PostgreSQL 9.5 Does UPSERT Right (thenewstack.io)

joabj writes: For years, PostgreSQL users would ask when their favorite open source database system would get the UPSERT operator, which can either insert an entry or update it if a previous version already existed. Other RDMS have long offered this feature. Bruce Momjian, one of the chief contributors to PostgreSQL, admits to being embarrassed that it wasn't supported. Well, PostgreSQL 9.5, now generally available, finally offers a version of UPSERT and users may be glad the dev team took their time with it. Implementations of UPSERT on other database systems were "handled very badly," sometimes leading to unexpected error messages Momjian said. Turns out it is very difficult to implement on multi-user systems. "What is nice about our implementation is that it never generates an unexpected error. You can have multiple people doing this, and there is very little performance impact," Momjian said. Because it can work on multiple tables at once, it can even be used to merge one table into another.

8 of 105 comments (clear)

  1. Re:I'm curious by Anonymous Coward · · Score: 2, Informative

    Something like this :

    IF EXISTS (SELECT id FROM [table] WHERE id = :id)
    THEN
          UPDATE TABLE [table] .......... WHERE id = :id
    ELSE
          INSERT INTO [table] (.......) VALUES (...........)
    END IF;

  2. Re: Fucking finally. by Rei · · Score: 4, Informative

    Postgres is leading edge in some things, like (ridiculously useful) table inheritance. Their implementation could have been slightly better (the most common complaint being that indices don't inherit, you need to re-add them on all descendants), but I'm very glad that they were early adopters on this one. They even pulled off multiple inheritance well.

    --
    He's the sort of person who would sell the Red Cross to Dracula.
  3. Re:I'm somewhat by Lord+Crc · · Score: 4, Informative

    Is this summary saying that, prior to now, you could not update data that was in the database?

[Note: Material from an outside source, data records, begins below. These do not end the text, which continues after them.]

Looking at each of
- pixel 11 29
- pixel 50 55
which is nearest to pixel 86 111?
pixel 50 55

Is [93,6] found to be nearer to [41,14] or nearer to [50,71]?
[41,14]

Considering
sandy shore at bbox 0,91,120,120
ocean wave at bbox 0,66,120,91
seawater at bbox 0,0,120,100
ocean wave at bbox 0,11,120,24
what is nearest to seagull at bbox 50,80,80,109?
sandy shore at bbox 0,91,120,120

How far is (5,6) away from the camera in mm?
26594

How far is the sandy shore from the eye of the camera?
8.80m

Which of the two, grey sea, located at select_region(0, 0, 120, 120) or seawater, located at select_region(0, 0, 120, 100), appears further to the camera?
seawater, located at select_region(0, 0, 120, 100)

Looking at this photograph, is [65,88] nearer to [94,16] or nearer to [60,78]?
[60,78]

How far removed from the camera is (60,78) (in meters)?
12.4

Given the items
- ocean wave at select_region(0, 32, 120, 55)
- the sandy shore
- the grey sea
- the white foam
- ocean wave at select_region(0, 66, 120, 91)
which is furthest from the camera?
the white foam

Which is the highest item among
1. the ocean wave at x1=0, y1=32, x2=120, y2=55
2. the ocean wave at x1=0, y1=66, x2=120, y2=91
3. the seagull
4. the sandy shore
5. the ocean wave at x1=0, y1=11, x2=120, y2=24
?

    No. In some cases you want to use a table like a key-value storage. If the key does not exist you need to insert a row with that key. Otherwise you'll want to keep only one row with that key, and just update the value.

    One can always do a "if key exists then update else insert", but the problem is that this is not atomic, because the "key exists" check is a separate statement from the insert or update statement. This can lead to issues if you have multiple connections accessing the same keys at the same time.

    The UPSERT allows you to do this as one atomic operation.

  4. Re:I'm somewhat by vikingpower · · Score: 3, Informative

    Lord Crc answered correctly. UPSERT = (INSERT iff not exists... else UPDATE ). The article is correct in the sense that other databases, especially open source one, do not always handle this one correctly. It was not part of "traditional" SQL and is rather new. Object-oriented and graph databases do not have any problems with such operators, as they're explicitly written to deal with this use case. For relational databases like PostgreSQL this is a harder one to get right. Whether PostgreSQL now really got it right, can only be proven by protracted use "out in the wild".

    --
    Religous speak to God. Insane are spoken to by God. When all shut up, one can finally hear Shostakovich in peace
  5. Re: Thanks a lot PostgreSQL devels by Anonymous Coward · · Score: 4, Informative

    It is not that trivial, if you have to take into account race conditions and roll-back without using a global lock which would kill the performance. There are actually quite a few research papers just about this problem.

  6. Re:I'm somewhat by Lord+Crc · · Score: 4, Informative

    Most databases allow you to do transactions (BEGIN TRAN/COMMIT TRAN) that force it to be atomic.

    Sure, but in that case you might get errors when you try to commit if another connection has changed the value in the meantime, and you'll have to retry the whole thing. That's what UPSERT avoids.

  7. Re:Too late by MagicMerlin · · Score: 3, Informative

    That's how to do it. It has to be managed in a loop transaction side or in the application. This loop is remarkably difficult to get right by most programmers. For example, if a trigger is added to the inserted table after the fact causing an error in some other table, most loop based upsert code I've seen will fail into an infinite loop.

  8. Re:I'm curious by halivar · · Score: 3, Informative

    MERGE can combine multiple INSERT, UPDATE and DELETE operations into a single atomic operation.

    In PostgresSQL, Oracle, and SQL Server, MERGE is not atomic. Also, it is not UPSERT. You can use MERGE to accomplish the same end goal, but they are not synonymous and they do not work the same. Also, the syntax is idiosyncratic, and most extant implementations are problematic enough that MERGE is best avoided.